HOW CAN I SERVE?

FRANK BENNETT IS OUR CHIEF SIDESPERSON. He arrived in Church the other day and greeted me, as he very frequently does, with the words “what can I do?”. Frank’s entire life as a churchman arises from the fundamental question he asks of God. “How can I serve?”. And this morning he will have celebrated the fact that his wife was serving the gathered Church in the office of Reader, his daughter (our former Young Church leader) and son-in-law were away in Cambridge (at Ely Cathedral) spending time with other friends engaged in ministry, before Paul begins training for the priesthood at Mirfield in September.

One of Frank’s grandsons served alongside him as a sidesperson today. Another grandson read the Epistle. When I thanked one of these grandsons for the encouragement he and his brothers are providing for their parents, at what is a time of upheaval in their family life, his reply was “Thanks. But it’s time we stepped out of our comfort zones isn’t it? And with Dad you can see the call written on his face”. I honour Grandfather Frank and his whole family.

One of the signs of spiritual maturity in the life of any church is a steadily growing number of vocations to ministry – in its many and varied forms. Tonight I heard the Reverend Gill Newton – our local Methodist Superintendent Minister – tell a large gathering that “we Methodists believe in the ministry of the whole people of God.” It was good to hear the murmurs of approval and assent, for we Anglicans do, too. So it’s an especial joy when we see the fruits of God’s call in our very midst.

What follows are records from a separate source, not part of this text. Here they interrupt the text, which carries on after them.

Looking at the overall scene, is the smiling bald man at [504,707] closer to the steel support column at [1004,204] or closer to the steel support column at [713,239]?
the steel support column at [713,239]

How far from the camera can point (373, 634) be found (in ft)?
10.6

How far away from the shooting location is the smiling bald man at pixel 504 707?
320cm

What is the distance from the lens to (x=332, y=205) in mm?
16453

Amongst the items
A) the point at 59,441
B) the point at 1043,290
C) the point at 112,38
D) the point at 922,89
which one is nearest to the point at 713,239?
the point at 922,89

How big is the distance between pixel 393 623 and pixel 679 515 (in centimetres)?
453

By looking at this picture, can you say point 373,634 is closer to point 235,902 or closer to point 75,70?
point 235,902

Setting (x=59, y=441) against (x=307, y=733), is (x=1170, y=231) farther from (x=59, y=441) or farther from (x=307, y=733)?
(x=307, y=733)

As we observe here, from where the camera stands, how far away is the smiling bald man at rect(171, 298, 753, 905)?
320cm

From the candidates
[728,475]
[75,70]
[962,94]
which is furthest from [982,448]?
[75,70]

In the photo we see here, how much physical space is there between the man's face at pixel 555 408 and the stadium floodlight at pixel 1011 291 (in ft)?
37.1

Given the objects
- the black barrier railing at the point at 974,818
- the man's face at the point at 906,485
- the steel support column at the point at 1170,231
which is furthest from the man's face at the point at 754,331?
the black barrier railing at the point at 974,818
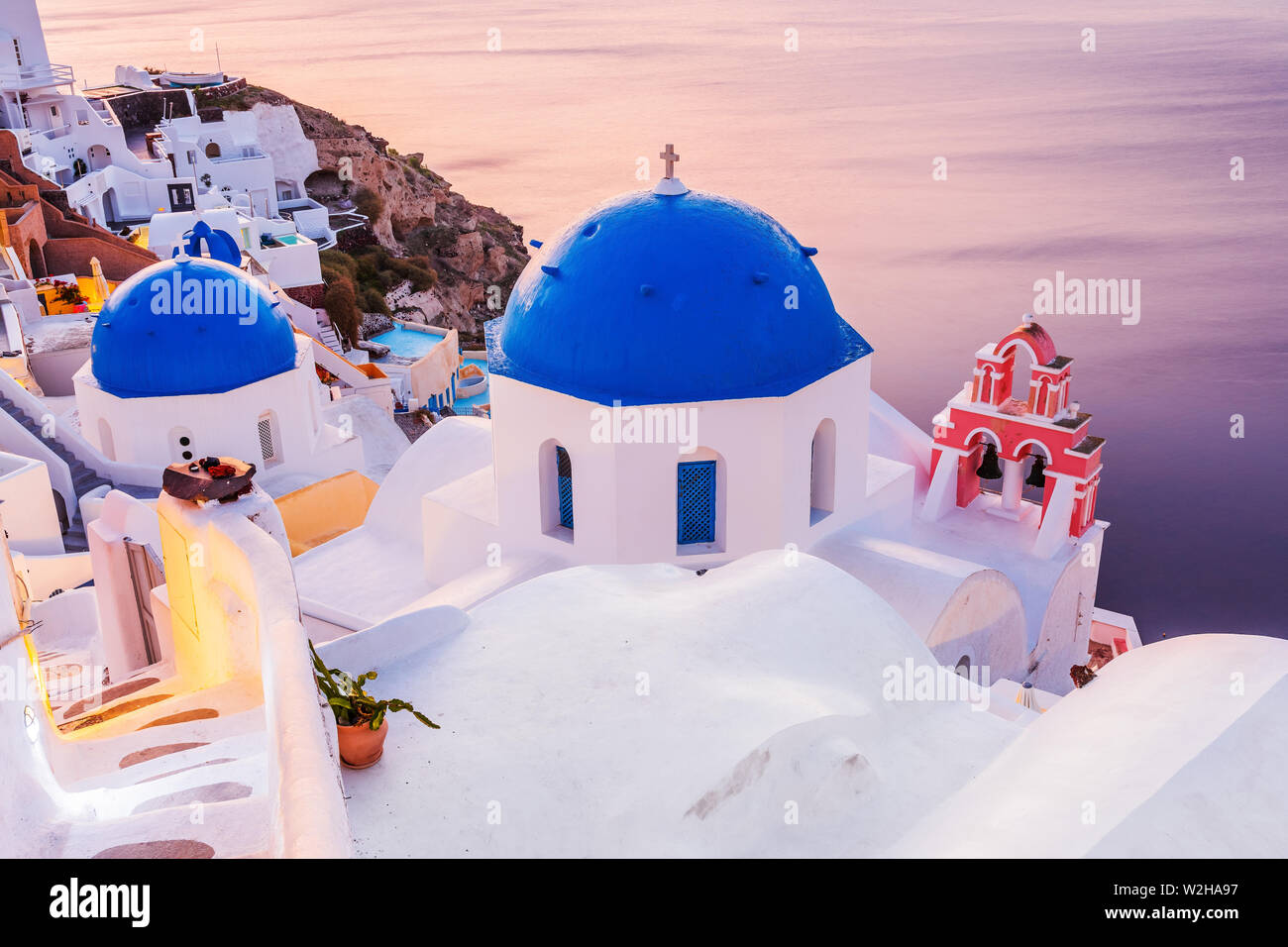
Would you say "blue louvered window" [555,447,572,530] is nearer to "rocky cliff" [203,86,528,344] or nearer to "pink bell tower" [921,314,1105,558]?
"pink bell tower" [921,314,1105,558]

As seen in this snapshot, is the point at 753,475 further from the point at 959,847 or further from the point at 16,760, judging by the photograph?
the point at 16,760

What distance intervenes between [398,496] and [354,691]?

I’ve mentioned already that Paul Deakin’s off to Mirfield in September. Verger John Baker will, in the same month, be licensed as a pastoral assistant. Ralph Luxon and Sue Taylor are getting stuck into new ministries in the office of churchwarden. Yvonne Hope and Jill Elston have just completed a marvellous first year as Young Church leaders (aided warmly by a very substantial team of willing voluntary ministries). Bob Munn is serving a term as Chairman of our Diocesan Advisory Committee. Graham Knight, our Treasurer, asks how the ministry he offers might be of service to others beyond St Michael’s. PCC Secretary Ann Walker is interested in furthering the work of prayer and meditation. Tracy Ward has just been accepted on the Diocesan Foundations for Ministry Course, following in Verger John’s footsteps. Tricia Munn is overseeing Growth Action Planning. Administrator Janet Ketteringham continues to undergird and sustain all of our ministries every day of the week. Bryan Goodwin clipped the fearsomely difficult and unfriendly holly hedge at the vicarage. Dianne Goodwin acts as unpaid assistant verger. David and Maureen Want tend the church gardens assisted by a large team of helpers. Joanna Yeates folds pew sheets – every week of the year. Sexton John Hanlon will turn his hand to pretty much anything … the list of ministries numbers over 200 volunteers at St Michael’s alone so it rarely seems appropriate to single out particular individuals. And yet it also seems important to try to describe what’s happening sometimes.

Rachael Hunt, baptised only two years ago, already has an established pastoral ministry among us, at the age of just 17, with a special and hugely appreciated concern for older members of the church family particularly – and every member and non-members more generally. Rachael, who hopes to read Theology at University and eventually to become a priest, is well known in our local churches as she has a keen interest in ecumenism and in fostering respect and understanding between different religious traditions. Rachael invited me to hear her first ever sermon this morning. Delivered with only scant reference to her notes, I was spellbound. Rachael will be preaching for the benefit of all of us, as will ordinand Paul, in September.

All of these wonderful people, and many more, seen and unseen, upfront and quietly in the background, leading public prayer and praying at home, have a passion for Gospel. Good News for a world in need of good news in a million different situations. (Eleven and a half million starving situations in East Africa). And as I pray for them, each and every day, I thank God for the miracle in our midst of a host of “angels and archangels”, on earth as it is in heaven, who are responding to the Divine call with the hallowed words “How Can I Serve?”. God is good and no word that comes from the Divine mouth ever returns to its Source unused or unheard. The Church today is not the same as it was. The Church today is not the Church it will be. But tonight I offer heartfelt thanks to God for the Church – and the many-membered Body of Christ that constitutes the Church – that is.